A highlight of the night was a vocal performance with Jose James, one of Hamilton’s former students at The New School. The piece was a dirge-like mantra with song’s title repeated and accentuated by Hamilton’s dramatic tom work building and allowing space for the line.
Hamilton displays an effort that’s not only lyrical but gracious. He seems content to play the simplest rhythmic line. This is evident even on his records from decades ago like Gongs East. Chico is an ensemble musician. He relishes the standards. He’ll play a piece however small or grand the participation requires.Typically, a music aficionado follows the arc of a favorite musician from their prime, then faithfully hangs in for the later years. I’m seeing Chico Hamilton at 90 for the very first time. Worked backwards, I came up to speed with the film Sweet Smell of Success with Burt Lancaster and Tony Curtis. Chico’s Quintet is featured in two scenes. It was Times Square in 1957, a ripe era of the New York jazz scene. Next, I delved into Spellbinder, a 1966 recording by the Hungarian guitarist Gábor Szabó with Hamilton cool-groove drums, and Ron Carter on bass.In addition to Mr. Schwam, his Euphoria group at Drom included Paul Ramsey on bass; Nick Demopoulos on guitar; Mayu Saeki on flute and Jeremy Carlstedt on percussion. The ensemble featured tunes from their recently work entitled, Revelation.

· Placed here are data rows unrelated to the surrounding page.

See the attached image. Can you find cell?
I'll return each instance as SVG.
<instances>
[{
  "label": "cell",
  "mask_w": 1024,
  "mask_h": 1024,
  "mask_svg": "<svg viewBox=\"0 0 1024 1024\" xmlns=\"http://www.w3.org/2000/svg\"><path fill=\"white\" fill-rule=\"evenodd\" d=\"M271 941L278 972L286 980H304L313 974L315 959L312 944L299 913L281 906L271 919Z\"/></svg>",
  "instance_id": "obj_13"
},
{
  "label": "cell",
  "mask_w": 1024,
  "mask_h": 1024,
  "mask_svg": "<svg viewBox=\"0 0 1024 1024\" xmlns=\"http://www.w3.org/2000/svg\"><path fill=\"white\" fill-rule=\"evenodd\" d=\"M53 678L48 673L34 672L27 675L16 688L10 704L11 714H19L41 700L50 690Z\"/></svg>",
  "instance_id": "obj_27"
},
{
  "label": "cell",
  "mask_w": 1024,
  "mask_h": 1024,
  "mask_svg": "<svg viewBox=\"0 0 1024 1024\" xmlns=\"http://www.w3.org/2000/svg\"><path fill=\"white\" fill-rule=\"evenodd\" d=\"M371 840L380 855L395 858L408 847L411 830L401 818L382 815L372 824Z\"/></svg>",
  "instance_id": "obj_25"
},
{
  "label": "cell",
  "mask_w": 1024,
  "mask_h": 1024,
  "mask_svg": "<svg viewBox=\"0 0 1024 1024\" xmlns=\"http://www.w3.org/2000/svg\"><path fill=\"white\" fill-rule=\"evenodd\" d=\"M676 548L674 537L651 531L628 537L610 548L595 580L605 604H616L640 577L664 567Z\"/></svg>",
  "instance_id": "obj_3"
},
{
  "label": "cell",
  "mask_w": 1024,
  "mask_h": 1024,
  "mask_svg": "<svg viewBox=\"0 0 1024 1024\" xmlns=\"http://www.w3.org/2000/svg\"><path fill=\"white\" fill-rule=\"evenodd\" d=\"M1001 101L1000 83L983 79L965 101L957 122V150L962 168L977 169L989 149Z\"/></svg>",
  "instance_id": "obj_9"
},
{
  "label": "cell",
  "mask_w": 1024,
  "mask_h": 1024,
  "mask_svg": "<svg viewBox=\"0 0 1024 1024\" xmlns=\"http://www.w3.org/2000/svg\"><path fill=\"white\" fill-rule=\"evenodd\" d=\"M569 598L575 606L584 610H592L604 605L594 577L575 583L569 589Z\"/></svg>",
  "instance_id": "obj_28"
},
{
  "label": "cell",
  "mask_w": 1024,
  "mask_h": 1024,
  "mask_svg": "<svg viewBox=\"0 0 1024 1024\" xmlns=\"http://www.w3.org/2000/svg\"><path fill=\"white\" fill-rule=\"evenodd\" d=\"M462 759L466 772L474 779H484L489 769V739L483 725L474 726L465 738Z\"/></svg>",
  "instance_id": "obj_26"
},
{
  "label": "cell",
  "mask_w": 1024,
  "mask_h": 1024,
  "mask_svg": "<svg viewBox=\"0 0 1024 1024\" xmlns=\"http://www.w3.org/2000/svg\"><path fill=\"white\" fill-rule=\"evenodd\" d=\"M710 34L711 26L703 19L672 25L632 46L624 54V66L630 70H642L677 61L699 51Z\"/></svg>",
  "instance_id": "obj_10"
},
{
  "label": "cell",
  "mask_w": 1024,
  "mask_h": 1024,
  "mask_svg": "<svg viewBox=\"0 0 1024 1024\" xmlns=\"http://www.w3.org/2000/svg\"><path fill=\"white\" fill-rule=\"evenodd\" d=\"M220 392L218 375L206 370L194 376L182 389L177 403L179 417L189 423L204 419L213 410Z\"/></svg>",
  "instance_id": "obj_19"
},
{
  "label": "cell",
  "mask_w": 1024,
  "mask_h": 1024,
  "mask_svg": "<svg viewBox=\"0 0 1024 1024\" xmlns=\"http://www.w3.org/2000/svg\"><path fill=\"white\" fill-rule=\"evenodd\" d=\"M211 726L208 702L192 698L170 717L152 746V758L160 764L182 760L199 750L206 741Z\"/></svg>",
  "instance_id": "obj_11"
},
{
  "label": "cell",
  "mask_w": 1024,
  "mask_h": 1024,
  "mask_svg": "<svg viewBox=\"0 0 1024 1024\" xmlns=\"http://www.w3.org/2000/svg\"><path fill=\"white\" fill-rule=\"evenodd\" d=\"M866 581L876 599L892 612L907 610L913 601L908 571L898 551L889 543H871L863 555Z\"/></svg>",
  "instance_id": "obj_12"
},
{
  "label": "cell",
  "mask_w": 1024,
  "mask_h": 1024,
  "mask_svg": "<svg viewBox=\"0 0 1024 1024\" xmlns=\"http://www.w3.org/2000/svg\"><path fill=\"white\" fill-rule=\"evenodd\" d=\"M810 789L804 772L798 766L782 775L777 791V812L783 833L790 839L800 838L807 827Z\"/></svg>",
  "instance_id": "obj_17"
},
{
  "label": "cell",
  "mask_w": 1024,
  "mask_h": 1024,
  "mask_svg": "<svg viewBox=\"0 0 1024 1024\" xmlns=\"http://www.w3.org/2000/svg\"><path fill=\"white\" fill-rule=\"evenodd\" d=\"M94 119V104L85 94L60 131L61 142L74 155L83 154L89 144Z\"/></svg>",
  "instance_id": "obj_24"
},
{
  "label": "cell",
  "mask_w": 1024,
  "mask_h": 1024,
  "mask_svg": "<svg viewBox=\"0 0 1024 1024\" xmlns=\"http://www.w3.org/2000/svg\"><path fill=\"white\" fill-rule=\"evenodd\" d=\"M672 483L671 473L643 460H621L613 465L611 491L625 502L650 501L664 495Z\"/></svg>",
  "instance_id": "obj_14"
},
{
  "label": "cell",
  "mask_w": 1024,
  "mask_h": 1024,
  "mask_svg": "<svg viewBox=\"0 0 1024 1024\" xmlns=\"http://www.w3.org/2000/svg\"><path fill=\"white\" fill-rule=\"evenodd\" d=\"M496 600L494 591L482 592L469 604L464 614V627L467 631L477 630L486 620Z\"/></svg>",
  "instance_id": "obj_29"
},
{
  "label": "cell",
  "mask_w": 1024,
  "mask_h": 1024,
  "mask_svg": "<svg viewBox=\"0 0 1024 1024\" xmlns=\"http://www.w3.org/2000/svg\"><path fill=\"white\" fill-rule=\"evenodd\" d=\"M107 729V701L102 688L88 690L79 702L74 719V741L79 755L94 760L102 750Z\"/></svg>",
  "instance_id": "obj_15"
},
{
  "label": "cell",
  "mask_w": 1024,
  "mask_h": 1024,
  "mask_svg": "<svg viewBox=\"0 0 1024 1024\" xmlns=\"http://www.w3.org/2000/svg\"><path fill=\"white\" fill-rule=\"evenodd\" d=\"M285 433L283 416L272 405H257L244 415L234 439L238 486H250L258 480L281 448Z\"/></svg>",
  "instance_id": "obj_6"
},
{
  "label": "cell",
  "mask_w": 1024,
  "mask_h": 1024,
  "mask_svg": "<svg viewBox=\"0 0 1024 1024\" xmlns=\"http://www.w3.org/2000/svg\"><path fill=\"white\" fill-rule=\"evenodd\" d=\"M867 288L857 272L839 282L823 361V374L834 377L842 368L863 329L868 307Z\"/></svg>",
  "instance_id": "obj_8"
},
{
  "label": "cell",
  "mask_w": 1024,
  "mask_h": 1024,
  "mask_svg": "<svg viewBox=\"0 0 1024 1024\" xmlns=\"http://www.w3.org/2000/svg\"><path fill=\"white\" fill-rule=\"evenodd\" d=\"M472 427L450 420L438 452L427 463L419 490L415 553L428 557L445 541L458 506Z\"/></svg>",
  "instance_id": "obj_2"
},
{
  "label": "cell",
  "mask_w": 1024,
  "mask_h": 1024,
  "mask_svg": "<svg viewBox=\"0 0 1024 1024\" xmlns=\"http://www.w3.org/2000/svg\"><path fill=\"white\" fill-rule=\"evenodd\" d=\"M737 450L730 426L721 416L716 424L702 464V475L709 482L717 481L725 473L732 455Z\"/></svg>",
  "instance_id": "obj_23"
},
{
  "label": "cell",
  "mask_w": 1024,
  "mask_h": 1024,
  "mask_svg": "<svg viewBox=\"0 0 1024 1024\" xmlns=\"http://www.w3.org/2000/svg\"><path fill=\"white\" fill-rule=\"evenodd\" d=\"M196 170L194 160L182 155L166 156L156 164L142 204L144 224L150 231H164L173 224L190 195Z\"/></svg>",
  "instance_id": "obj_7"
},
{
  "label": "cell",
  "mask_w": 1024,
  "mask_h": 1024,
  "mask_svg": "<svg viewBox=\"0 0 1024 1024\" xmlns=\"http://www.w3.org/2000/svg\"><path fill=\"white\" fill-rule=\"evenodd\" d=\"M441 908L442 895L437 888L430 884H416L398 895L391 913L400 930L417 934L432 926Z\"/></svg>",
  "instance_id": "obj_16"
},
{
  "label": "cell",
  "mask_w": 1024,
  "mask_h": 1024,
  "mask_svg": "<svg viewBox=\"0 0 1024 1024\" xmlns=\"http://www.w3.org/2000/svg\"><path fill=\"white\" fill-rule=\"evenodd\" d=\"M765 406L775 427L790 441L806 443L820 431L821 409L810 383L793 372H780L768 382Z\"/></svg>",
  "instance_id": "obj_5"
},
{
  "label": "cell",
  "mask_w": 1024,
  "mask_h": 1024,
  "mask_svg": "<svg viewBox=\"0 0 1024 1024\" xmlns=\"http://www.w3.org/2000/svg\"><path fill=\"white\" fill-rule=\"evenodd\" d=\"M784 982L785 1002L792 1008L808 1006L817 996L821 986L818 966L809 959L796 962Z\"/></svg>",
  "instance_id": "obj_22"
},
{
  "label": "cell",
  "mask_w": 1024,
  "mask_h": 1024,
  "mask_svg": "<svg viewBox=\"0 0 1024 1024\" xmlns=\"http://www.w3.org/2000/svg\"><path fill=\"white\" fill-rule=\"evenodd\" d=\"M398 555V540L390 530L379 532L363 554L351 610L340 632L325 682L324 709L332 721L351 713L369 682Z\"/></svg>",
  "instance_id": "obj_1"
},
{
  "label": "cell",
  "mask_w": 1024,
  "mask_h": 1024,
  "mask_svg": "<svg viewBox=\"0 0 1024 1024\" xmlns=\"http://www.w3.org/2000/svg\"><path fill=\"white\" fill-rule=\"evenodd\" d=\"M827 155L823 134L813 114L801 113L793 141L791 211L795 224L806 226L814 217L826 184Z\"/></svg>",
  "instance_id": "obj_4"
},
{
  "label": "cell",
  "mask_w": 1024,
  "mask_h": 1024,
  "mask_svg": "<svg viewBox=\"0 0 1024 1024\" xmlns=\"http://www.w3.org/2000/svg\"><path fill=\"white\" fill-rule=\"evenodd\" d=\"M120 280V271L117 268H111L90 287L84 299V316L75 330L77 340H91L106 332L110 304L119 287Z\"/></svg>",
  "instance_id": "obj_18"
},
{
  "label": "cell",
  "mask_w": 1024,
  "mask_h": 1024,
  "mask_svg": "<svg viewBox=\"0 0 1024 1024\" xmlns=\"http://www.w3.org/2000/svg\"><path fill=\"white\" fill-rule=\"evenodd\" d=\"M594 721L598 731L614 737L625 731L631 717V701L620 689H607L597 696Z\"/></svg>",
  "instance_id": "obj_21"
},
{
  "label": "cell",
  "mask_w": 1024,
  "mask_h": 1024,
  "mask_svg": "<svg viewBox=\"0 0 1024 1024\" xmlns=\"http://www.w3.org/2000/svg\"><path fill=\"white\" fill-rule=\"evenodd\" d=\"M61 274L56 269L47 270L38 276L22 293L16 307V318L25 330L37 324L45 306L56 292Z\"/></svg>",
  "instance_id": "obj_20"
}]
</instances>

Chico continued his residence at Drom with a few more appearances over the next year. He recorded once more with Euphoria in the studio. After a no-show at a scheduled November gig, he passed away on November 25, 2013, age 92.
Mr. Hamilton received numerous awards in the latter part of his career. The New School conferred him with a Doctor of Fine Arts in 2007. That same year, he earned a Living Legend Jazz Award as part of The Kennedy Center Jazz in Our Time Festival.